An investment coverage ratio shows whether the investments are sufficient to offset the depreciation-related depreciation within a period. An investment coverage rate below 100% means an underinvestment in the observed period. The key figure only becomes meaningful when viewed over several years, as irregular investments are possible. A one-year approach would lead to a clear distortion here. If the investment coverage rate (long-term) is above 1 (100%), one can speak of a capacity expansion within the company.

Criticism or expressiveness problems

Even with an analysis over several periods, the key figure is subject to endogenous bias.

  • Price level: Depreciation is derived from historical purchase prices , but investments are taken into account at current prices. This results in a blurring that becomes more apparent the higher the (average) inflation rate in the observation period.
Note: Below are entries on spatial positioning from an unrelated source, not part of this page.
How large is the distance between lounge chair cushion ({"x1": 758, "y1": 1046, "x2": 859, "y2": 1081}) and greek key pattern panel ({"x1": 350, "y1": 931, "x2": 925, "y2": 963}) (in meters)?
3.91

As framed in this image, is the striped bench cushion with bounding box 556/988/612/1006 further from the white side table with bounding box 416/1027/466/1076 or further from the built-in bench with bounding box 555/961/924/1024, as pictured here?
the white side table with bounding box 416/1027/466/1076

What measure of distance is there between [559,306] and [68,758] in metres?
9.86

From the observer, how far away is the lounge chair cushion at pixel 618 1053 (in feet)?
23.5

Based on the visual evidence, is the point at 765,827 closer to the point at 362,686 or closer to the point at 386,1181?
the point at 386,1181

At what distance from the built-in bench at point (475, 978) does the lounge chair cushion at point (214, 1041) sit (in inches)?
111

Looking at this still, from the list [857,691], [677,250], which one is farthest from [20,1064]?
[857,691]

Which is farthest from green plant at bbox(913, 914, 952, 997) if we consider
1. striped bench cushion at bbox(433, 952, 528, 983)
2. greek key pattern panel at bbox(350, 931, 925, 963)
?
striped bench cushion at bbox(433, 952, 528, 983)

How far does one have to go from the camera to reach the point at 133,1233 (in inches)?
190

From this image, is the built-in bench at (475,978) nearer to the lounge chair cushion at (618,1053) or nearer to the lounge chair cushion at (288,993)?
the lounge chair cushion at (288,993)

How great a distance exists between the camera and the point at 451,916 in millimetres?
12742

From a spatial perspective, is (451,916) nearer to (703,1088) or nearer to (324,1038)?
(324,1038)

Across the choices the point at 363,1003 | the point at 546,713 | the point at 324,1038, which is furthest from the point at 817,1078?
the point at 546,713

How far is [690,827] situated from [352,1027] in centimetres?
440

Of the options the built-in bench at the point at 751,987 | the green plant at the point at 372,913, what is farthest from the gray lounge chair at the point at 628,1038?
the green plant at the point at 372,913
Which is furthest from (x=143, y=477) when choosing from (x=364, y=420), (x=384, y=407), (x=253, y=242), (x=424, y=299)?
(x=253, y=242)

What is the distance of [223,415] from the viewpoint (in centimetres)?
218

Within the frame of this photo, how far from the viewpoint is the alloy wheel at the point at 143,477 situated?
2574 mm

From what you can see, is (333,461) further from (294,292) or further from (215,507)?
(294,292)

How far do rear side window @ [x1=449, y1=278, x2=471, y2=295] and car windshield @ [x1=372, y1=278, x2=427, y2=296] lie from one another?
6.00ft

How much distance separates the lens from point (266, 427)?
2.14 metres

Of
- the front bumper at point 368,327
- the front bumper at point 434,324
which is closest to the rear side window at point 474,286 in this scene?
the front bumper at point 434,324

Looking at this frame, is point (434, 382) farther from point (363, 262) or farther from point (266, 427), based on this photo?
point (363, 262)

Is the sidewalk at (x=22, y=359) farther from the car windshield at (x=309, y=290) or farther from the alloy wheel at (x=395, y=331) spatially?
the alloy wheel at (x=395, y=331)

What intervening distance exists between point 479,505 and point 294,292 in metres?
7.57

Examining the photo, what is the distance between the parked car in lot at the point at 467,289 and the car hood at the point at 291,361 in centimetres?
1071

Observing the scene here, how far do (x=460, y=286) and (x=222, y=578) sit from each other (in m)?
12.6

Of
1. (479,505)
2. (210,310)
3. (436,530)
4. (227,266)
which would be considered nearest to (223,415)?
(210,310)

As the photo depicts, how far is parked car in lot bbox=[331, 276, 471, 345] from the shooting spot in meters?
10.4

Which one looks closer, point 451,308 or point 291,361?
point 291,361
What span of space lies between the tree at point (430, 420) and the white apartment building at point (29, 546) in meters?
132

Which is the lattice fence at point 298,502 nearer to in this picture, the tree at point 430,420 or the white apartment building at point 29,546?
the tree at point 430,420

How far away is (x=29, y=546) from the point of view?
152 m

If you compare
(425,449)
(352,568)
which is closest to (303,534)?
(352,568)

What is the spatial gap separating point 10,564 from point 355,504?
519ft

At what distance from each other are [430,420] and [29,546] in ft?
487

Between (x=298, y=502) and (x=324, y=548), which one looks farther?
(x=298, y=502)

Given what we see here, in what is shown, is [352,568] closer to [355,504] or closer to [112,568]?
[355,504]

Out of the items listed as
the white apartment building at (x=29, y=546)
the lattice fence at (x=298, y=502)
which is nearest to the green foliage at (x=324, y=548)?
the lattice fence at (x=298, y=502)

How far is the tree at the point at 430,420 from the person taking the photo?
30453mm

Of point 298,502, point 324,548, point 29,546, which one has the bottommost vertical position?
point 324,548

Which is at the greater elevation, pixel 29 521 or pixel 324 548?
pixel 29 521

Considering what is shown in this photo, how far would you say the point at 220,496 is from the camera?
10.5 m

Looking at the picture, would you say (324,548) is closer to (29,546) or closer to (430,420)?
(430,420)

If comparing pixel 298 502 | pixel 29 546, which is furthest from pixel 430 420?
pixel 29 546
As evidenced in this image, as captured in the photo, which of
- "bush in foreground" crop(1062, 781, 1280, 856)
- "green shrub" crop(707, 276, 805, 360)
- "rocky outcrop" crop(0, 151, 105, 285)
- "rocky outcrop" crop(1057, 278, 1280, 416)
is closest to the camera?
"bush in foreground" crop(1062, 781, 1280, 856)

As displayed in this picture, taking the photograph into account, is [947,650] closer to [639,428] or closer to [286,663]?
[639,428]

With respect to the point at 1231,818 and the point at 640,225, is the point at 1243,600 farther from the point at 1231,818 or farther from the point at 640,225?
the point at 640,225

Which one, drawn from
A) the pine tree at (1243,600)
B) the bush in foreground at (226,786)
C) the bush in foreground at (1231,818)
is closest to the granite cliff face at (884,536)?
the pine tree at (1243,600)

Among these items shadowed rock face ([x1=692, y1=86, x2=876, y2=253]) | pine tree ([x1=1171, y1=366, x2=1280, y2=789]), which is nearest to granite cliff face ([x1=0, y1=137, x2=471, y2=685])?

The longer the useful life of property, plant and equipment, the greater the likelihood that it will be distorted.
  • Technical progress: Due to technological change, it is possible that the same production capacities are possible through lower investments. This way, the same work can be done with less financial outlay. If this fact is not taken into account, the pure analysis of the investment coverage ratio paints a more negative picture than would correspond to reality.
  • Leasing : If new investments are made through leasing contracts, leasing expenses are incurred instead of depreciation. Since, on the one hand, the leased property, plant and equipment do not appear on the assets side of the balance sheet (and are therefore not depreciated), on the other hand, leasing expenses are incurred (in the income statement), the informative value of the key figure is reduced.